# Bitting



## nighthawk (Feb 3, 2008)

I noticed today that every time some one went to get jester out of his cage he would hiss and bite them and it didn't matter who did it . Then he started to do the same thing if you went to pick him up from on top of his cage where he has some branches to climb on . Can any of you help on this problem


----------



## Laura (Jul 30, 2007)

It's quite normal for males to do this occasionally and females for that matter...lol he could be getting hormonal my Ollie will do this often he is as sweet as can be and then just turns on me and starts fake biting my hand rapidly I just tell him no and keep on doing what I am doing , just continue making him step up when he does this make sure you don't flinch even if he tries to bite you I know that sounds weird as the natural reaction is to pull away but that will just teach him that if he wants to get you away all he has to do is hiss and bite.


----------



## nighthawk (Feb 3, 2008)

I do carry on doing what im doing thanks for the help so will carry on and hopefully he will stop soon


----------



## **TielHeart** (Jan 3, 2008)

Yes my bet would be he's just getting a little hormonal!


----------



## xxxSpikexxx (Jul 30, 2007)

Sounds like hormones here is an article http://www.birdchannel.com/bird-beh...d-small-bird-behavior/hormonal-cockatiel.aspx Just make sure no one pulls away, hope this helps


----------



## Aly (Jul 30, 2007)

They can become quite hormonal and they'll try and test their limits with you. Don't react or they'll associate them biting with your hand going away and fiqure it works.. Just act like you're not even fazed by him doing that and spend a bit more time picking him up from his cage and putting him back so he gets the "cage is my territory" thought out of his mind.


----------



## Bea (Jul 26, 2007)

All my guys do that from time to time, i just tell them to get over it and make sure i get them to do what it was i wanted them to do (step up, come out of their cage, etc).


----------



## Plukie (Aug 26, 2007)

Bea said:


> All my guys do that from time to time, i just tell them to get over it and make sure i get them to do what it was i wanted them to do (step up, come out of their cage, etc).



Yes, but.....not Bailee, he's a little darling, he wouldn't do anything so naughty as that.


----------



## Bea (Jul 26, 2007)

Plukie said:


> Yes, but.....not Bailee, he's a little darling, he wouldn't do anything so naughty as that.
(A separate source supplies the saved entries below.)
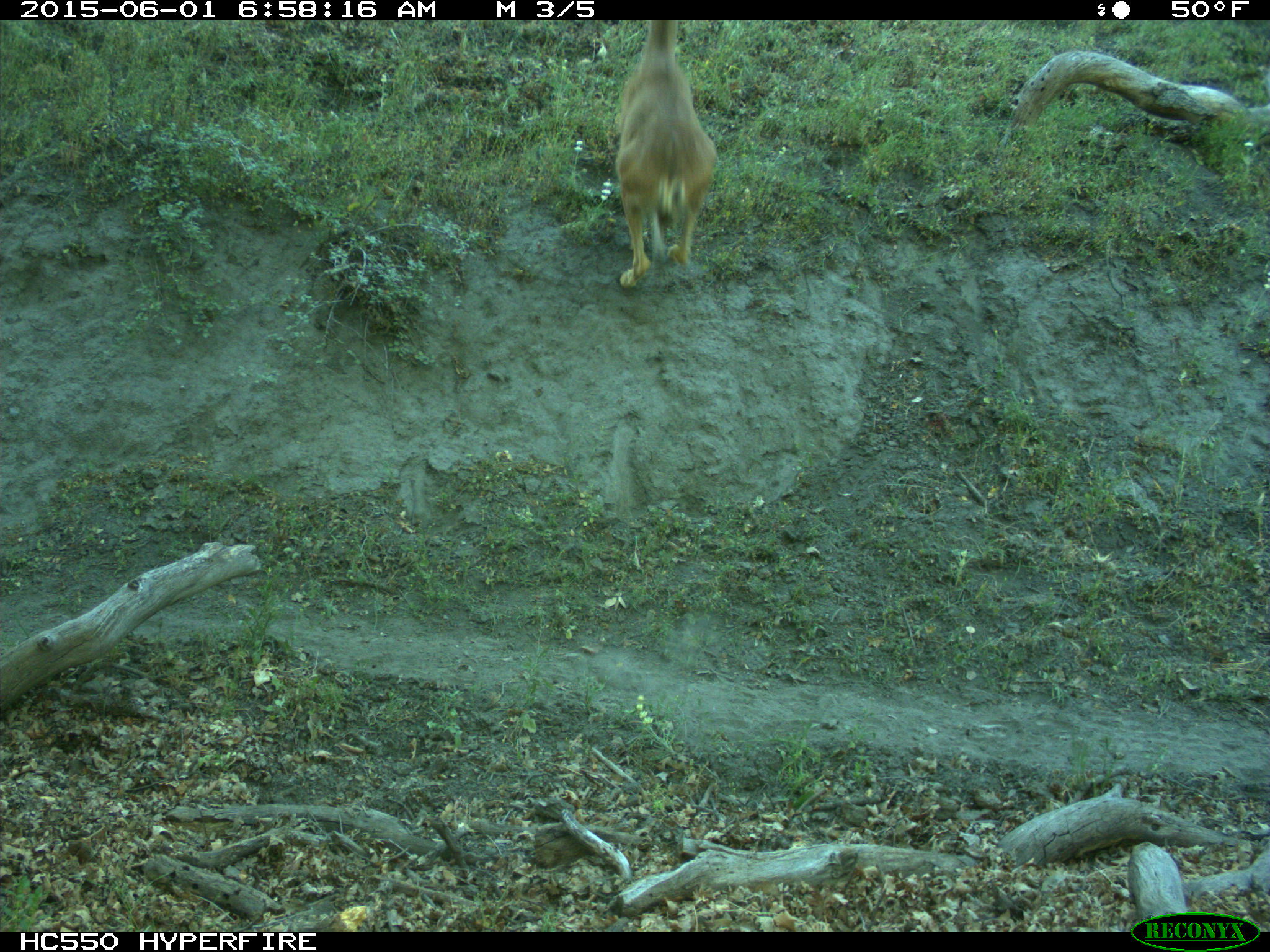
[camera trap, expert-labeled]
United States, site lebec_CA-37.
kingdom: Animalia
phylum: Chordata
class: Mammalia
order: Artiodactyla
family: Cervidae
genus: Odocoileus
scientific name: Odocoileus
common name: deer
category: unidentified deer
Unidentified deer (deer) (Odocoileus).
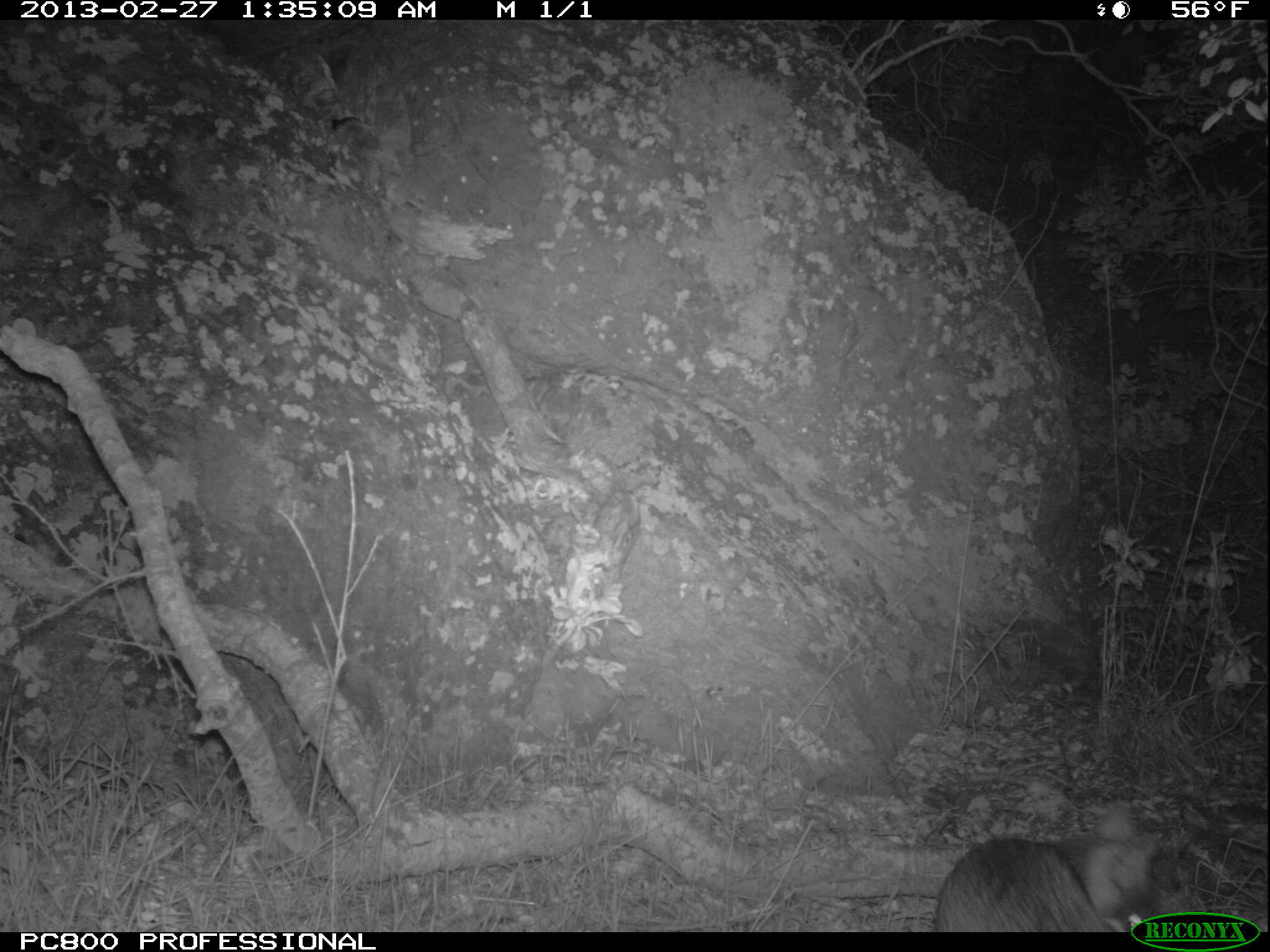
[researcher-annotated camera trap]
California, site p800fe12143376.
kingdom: Animalia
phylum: Chordata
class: Mammalia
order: Carnivora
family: Canidae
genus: Urocyon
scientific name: Urocyon littoralis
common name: island fox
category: fox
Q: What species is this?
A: Fox (island fox) (Urocyon littoralis).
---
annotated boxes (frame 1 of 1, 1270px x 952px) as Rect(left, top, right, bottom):
fox: Rect(933, 800, 1163, 932)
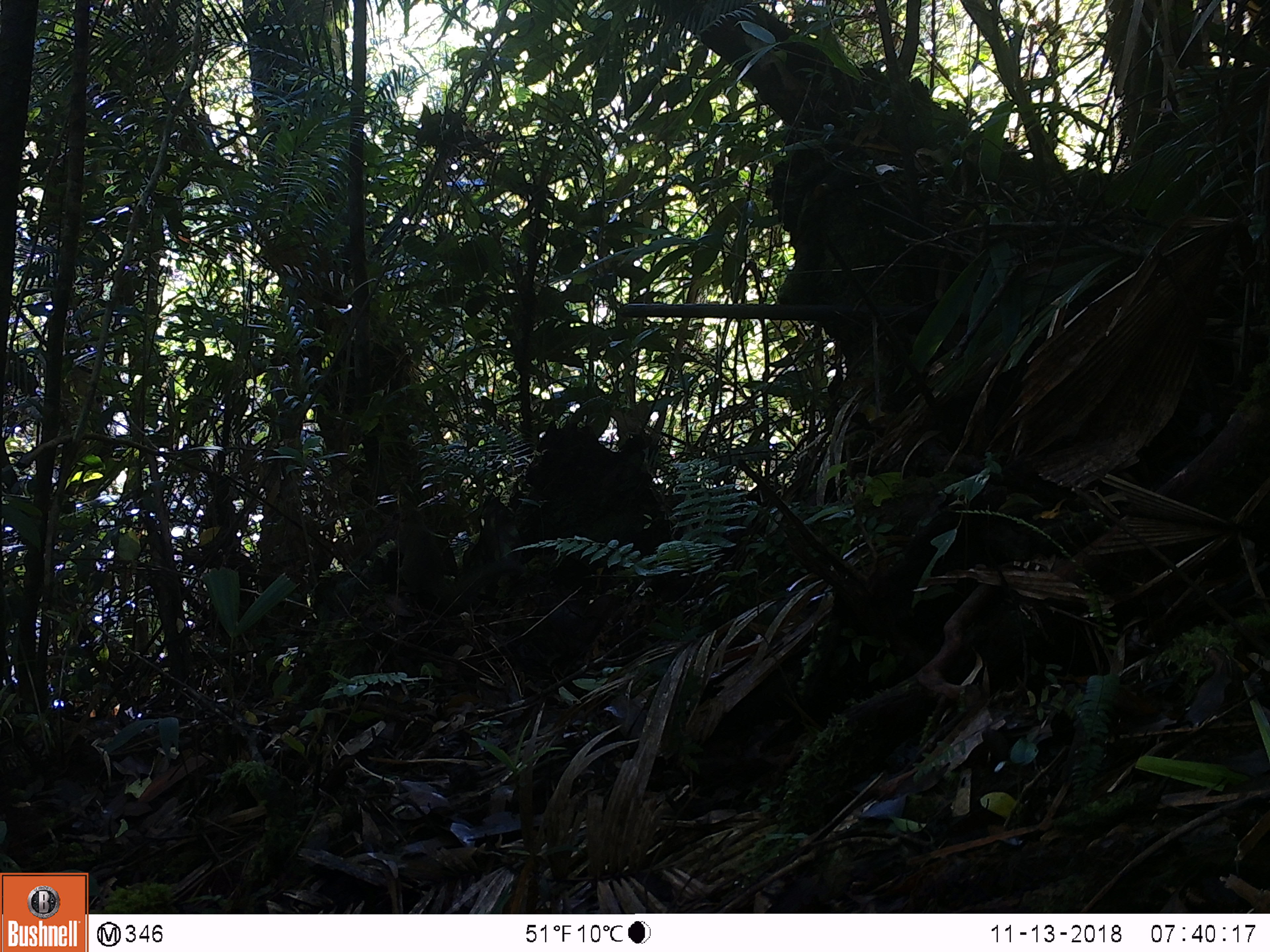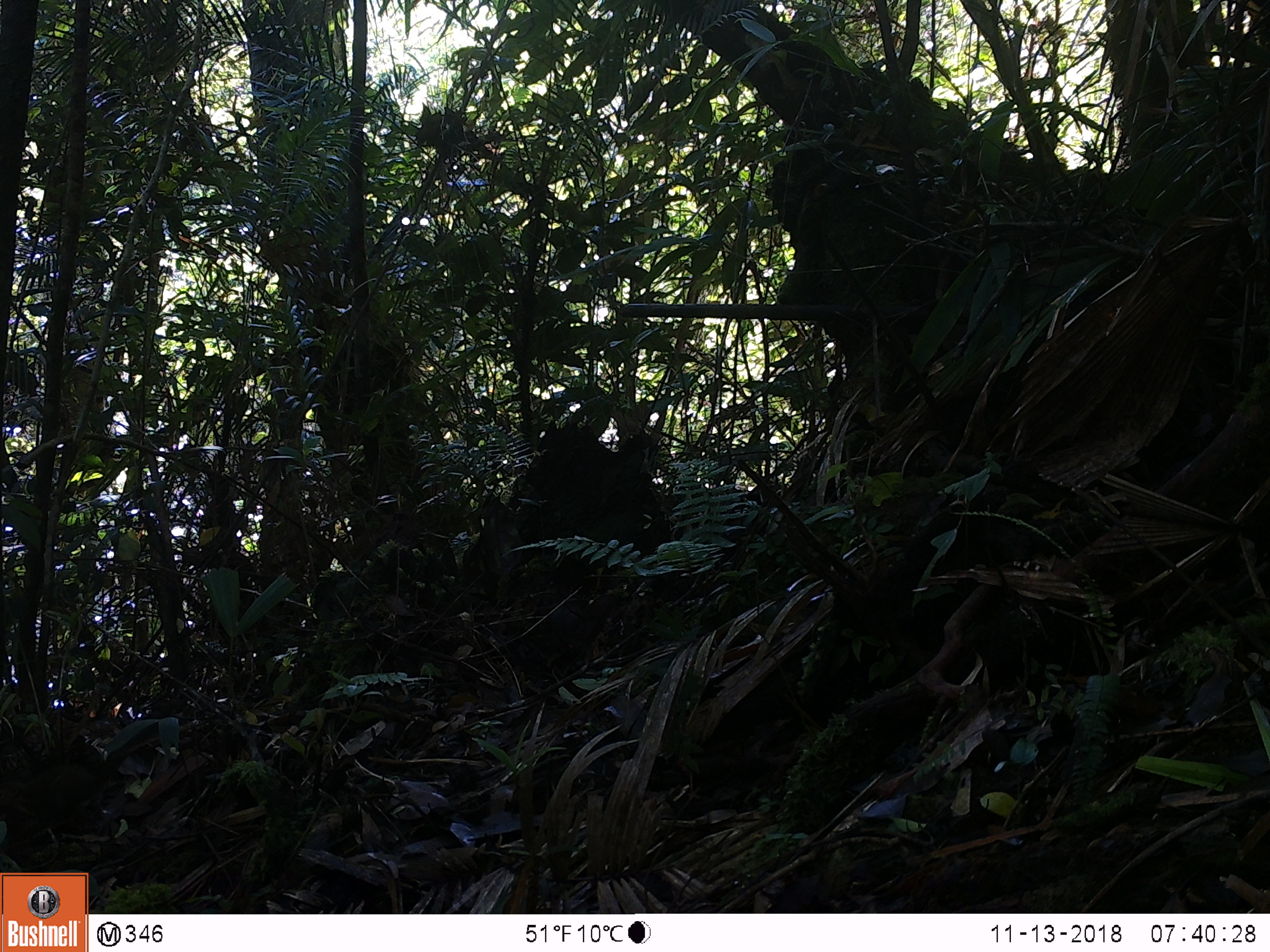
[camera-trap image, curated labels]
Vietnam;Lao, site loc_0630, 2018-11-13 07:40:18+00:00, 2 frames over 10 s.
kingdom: Animalia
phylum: Chordata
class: Mammalia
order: Rodentia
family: Sciuridae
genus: Dremomys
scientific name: Dremomys rufigenis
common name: red-cheeked squirrel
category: red cheeked squirrel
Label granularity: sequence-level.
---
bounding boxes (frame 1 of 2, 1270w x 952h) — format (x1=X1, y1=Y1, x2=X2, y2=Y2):
red cheeked squirrel: (x1=396, y1=506, x2=447, y2=596)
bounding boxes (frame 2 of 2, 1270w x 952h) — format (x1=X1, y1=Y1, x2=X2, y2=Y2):
red cheeked squirrel: (x1=0, y1=761, x2=108, y2=822)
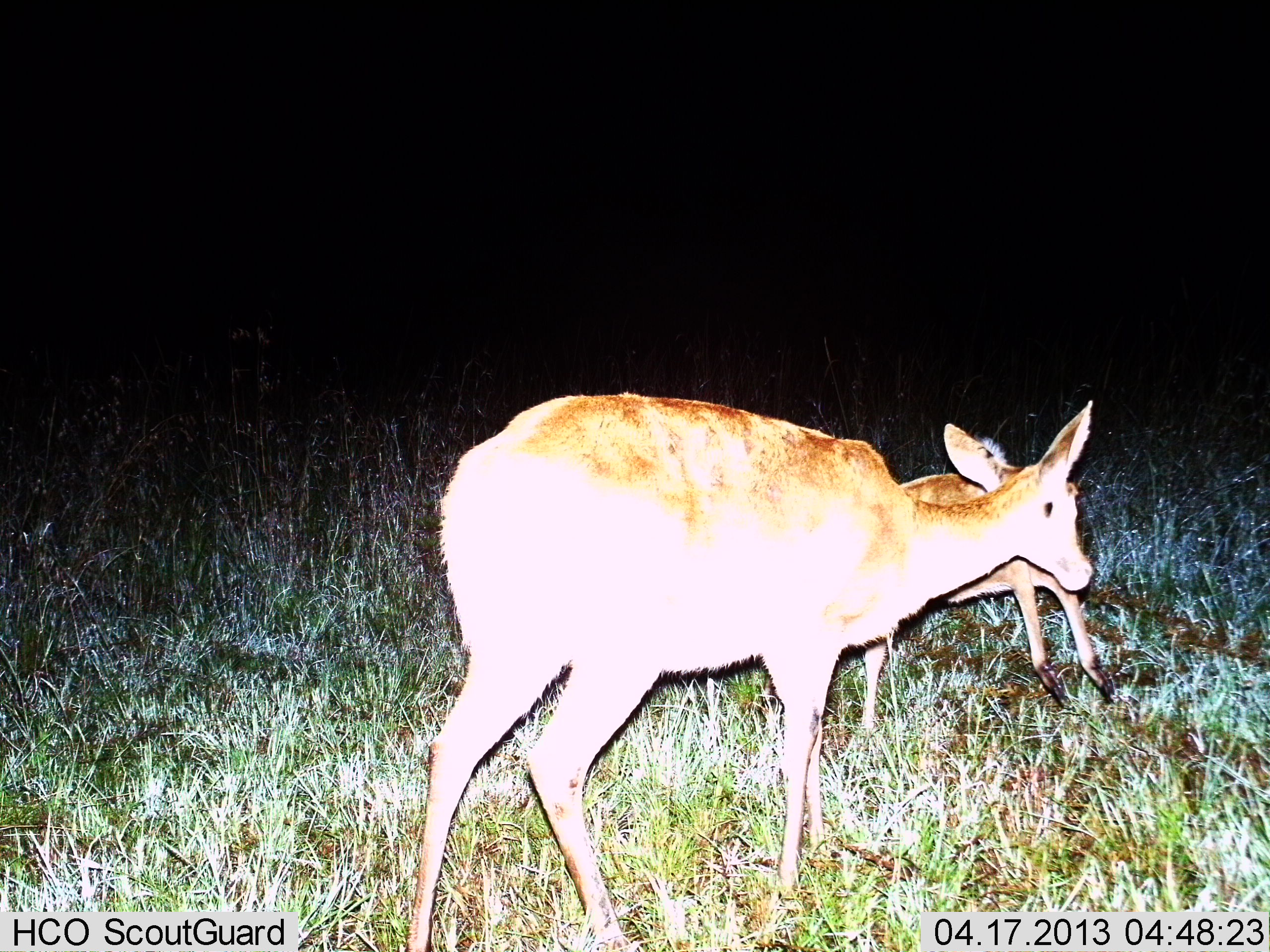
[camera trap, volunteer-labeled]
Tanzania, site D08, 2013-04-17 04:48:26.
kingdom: Animalia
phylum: Chordata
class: Mammalia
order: Artiodactyla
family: Bovidae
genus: Redunca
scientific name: Redunca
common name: reedbuck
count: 2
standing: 68%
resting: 4%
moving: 36%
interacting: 8%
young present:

He can be a right little rat when he feels like it. :lol: He comes running to mummy right after an angry outburst though, like "oh no, i just bit mummy, what do i do, what do i do!! .... can i have a hug?"


----------



## Plukie (Aug 26, 2007)

Well at least that's something.......Dooby says "I love you!" and then sometimes laughs. Sheesh. lol


----------



## Laura (Jul 30, 2007)

awww Plukie how cute he laughs at you....LOL :rofl:


----------



## Sophia (Aug 11, 2007)

WOW! He laughs , that is funny! :rofl:


----------